3— Витольд, а Польша турок уважает? — внезапно спрашивает Мустафа, и я пользуюсь случаем, чтобы отвлечь его внимание от курдов, их флагов и их предводителей.
Я рассказываю ему историю о султане, который во времена разделов Польши все время спрашивал, прибыл ли посол из Лехистана. О Пилсудском, тепло и с уважением относившемся к Ататюрку. О польской деревне на берегах Босфора, которая еще совсем недавно славилась как единственное в Турции место, где в домашнем хозяйстве разводят свиней. Короче говоря, дорогой Мустафа, Польша уважает Турцию как никто другой.
Мустафа счастлив. Он с удовлетворением кивает головой и говорит, что в таком случае мы обязаны выпить за польско-турецкую дружбу.

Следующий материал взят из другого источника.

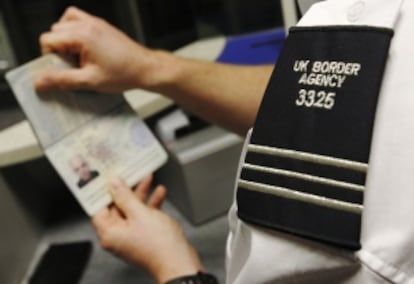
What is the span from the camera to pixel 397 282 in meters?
0.26

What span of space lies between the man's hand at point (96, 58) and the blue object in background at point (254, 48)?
13.4 inches

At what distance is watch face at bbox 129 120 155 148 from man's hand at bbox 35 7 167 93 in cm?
5

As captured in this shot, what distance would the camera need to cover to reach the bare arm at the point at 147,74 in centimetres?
62

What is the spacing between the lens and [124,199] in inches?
25.0

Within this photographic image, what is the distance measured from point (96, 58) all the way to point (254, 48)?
455mm

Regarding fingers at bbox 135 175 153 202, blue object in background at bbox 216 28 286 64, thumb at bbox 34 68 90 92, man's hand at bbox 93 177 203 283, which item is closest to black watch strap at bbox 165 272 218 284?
man's hand at bbox 93 177 203 283

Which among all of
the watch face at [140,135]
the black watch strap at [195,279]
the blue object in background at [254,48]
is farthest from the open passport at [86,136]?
the blue object in background at [254,48]

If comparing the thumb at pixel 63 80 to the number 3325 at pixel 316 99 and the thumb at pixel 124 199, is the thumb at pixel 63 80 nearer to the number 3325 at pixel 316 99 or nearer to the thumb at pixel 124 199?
the thumb at pixel 124 199

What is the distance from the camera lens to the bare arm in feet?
2.02

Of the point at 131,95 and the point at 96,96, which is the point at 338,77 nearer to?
the point at 96,96

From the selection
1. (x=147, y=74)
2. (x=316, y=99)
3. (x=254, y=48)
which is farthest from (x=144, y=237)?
(x=254, y=48)

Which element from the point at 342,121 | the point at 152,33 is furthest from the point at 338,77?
the point at 152,33

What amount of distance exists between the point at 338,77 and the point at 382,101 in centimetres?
3

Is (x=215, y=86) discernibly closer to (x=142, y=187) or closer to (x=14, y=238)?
(x=142, y=187)
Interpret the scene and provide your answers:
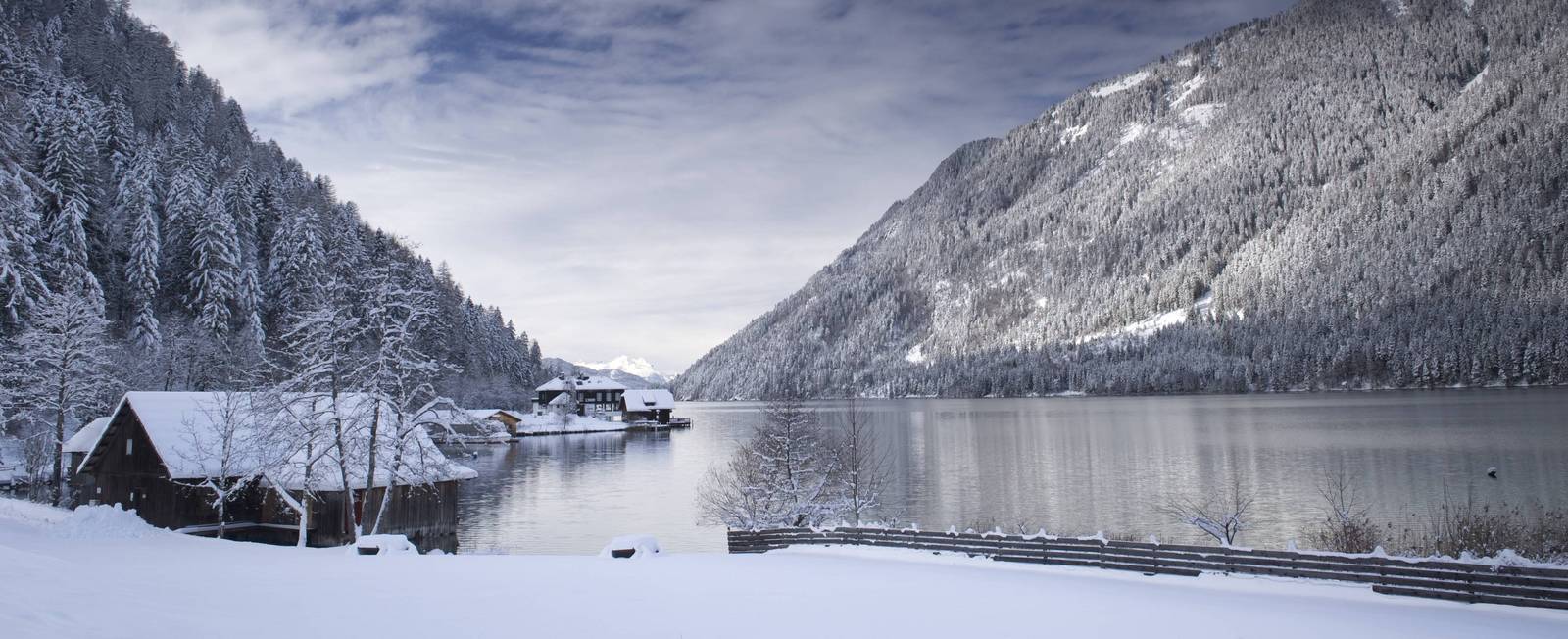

Позже он просит меня рассказать о моем путешествии. Что тут расскажешь? Я окончил университет, собрал рюкзак и вместе с однокурсницей N отправился в путь, автостопом из Варшавы в Иерусалим. Мы проехали через всю Турцию, Сирию и Иорданию. Затем пол-Израиля. Ругаемся с ней почти что беспрерывно и давно бы уже распрощались, но мы заехали очень далеко, а денег на обратную дорогу у нас нет. Потому мы путешествуем в симбиозе: благодаря N поймать машину легче, а благодаря мне — безопаснее.